Validation and train data

Code
library(tidyverse)
library(readr)
library(gt)
library(gtExtras)
library(leaflet)
library(sf)
library(terra)

source(here_rel("R", "funs_data.R"))
source(here_rel("R", "funs_graphics.R"))
source(here_rel("R", "funs_plot_tables.R"))

theme_set(theme_public())

Stratified splitting train / validation datasets

# SampleID <- (Y_raw |>
#     group_by(Site) %>% # Stratified sampling : 90% from Site strata
#     sample_frac(0.9) |> # Sample_frac(0.9) selects round(n() * 0.9) inventory units within each site. As a consequence, sites with ≤4 inventory units contribute all units to the training set (because round(n*0.9) = n), whereas sites with >4 units contribute ~90% of their units to training.
#     ungroup())$PlotID

Y_raw <- readRDS(here_rel("data","raw_data","Y_raw.rds"))

SampleID <- (Y_raw |> filter(type == "train"))$PlotID

Y_train <- Y_raw |>
    filter(PlotID %in% SampleID)

Y_val <- Y_raw |> filter(!(PlotID %in% Y_train$PlotID)) # The remaining units in each site form the external validation dataset.
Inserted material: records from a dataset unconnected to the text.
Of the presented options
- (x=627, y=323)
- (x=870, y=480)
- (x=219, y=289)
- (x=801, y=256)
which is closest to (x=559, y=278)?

We split our data in a training set including all sampling sites with 4 or less inventory units and a stratified random sampling of 90% of inventory units by sampling site with more than 4 inventory units. The remaining part of the dataset was used for external validation.

Code
Shp_plots |> 
    st_drop_geometry() |> 
    group_by(type, DB) |> 
    summarise(n = n()) |> 
    ungroup() |> 
    group_by(DB) |> 
    mutate(perc = n / sum(n) * 100) |>
    select(-n) |>
    pivot_wider(names_from = DB, values_from = perc, values_fill = 0) |>
    gt() |>
    fmt_number(columns = c("GuyaDiv", "GuyaFor", "GuyENTRY"), decimals = 1) |>
    opts_theme()
Distribution of inventory units across inventory networks in training and validation datasets.
type GuyENTRY GuyaDiv GuyaFor
train 93.5 90.2 88.3
validation 6.5 9.8 11.7

We check for biais in the train/validation split by comparing the distribution of variables across inventory units in the training and validation datasets:

Code
if (!file.exists(here_rel("notebook", "figs","fig-trainval-split.png"))) {
P1 <- Shp_plots |> ggplot(aes(x = Clim1, color = type)) + 
    geom_density() +
    labs(x = "Clim1", y = "Density", color = "Dataset") +
    theme(legend.position = "bottom")

P2 <- Shp_plots |> ggplot(aes(x = Clim2, color = type)) + 
    geom_density() +
    labs(x = "Clim2", y = "Density", color = "Dataset") +
    theme(legend.position = "bottom")

P3 <-Shp_plots |> ggplot(aes(x = log(SWI+1), color = type)) + 
    geom_density() +
    labs(x = expression(log(SWI+1)), y = "Density", color = "Dataset") +
    theme(legend.position = "bottom")

g <- patchwork::wrap_plots(P1 | P2, P3, ncol = 1) + 
    patchwork::plot_annotation(title = "Distribution of environmental predictors in training and validation datasets") &
    theme(legend.position = "bottom")  
ggsave(plot = g, filename = here_rel("notebook", "figs","fig-trainval-split.png"), bg = "white", width = 10,height = 5)
} 

knitr::include_graphics(here_rel("notebook", "figs","fig-trainval-split.png"))
Figure 1: Distribution of inventory units across inventory networks in training and validation datasets.